Tamamlanacak Görevler -
1. İncelenen metne göre umrân kelimesi ilk olarak hangi eserin girişinde geçer?
2. İncelenen metinde “Umrândan, Medeniyet ve” ifadesinden başlayıp “olmadığını beyan edelim.” ifadesiyle biten bölümü, her iki ifade de dahil olmak üzere hiç değiştirmeden aktarın.

Umrândan, Medeniyet ve Uygarlığa
Umrân kelimesi ilk olarak İbni Haldun'un meşhur eseri olan İber'in girişinde (Mukaddime) geçer ve “Umrân İlmi” nin temel kavramları burada yer alır. İbni Haldun, umrân kelimesini, yeryüzünde insan topluluklarının kurduğu veya kurabileceği medeniyetlerinin tümünü, yani bir bütün olarak medeniyet kavramını içerecek biçimde kullanmaktadır. Bu kavramın genellikle “medeniyet” anlamında kullanımına rastlanır. Ama yine de bir birbirine paralel bir kavram olmadığını beyan edelim.

Toplanan Materyal -
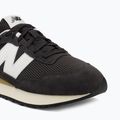 Buty New Balance 237's V1 black cement/sea salt/quicksand 7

Çözümler -
1. İbni Haldun'un İber adlı eserinin girişinde, yani Mukaddime'de geçer.

2.
Umrândan, Medeniyet ve Uygarlığa
Umrân kelimesi ilk olarak İbni Haldun'un meşhur eseri olan İber'in girişinde (Mukaddime) geçer ve “Umrân İlmi” nin temel kavramları burada yer alır. İbni Haldun, umrân kelimesini, yeryüzünde insan topluluklarının kurduğu veya kurabileceği medeniyetlerinin tümünü, yani bir bütün olarak medeniyet kavramını içerecek biçimde kullanmaktadır. Bu kavramın genellikle “medeniyet” anlamında kullanımına rastlanır. Ama yine de bir birbirine paralel bir kavram olmadığını beyan edelim.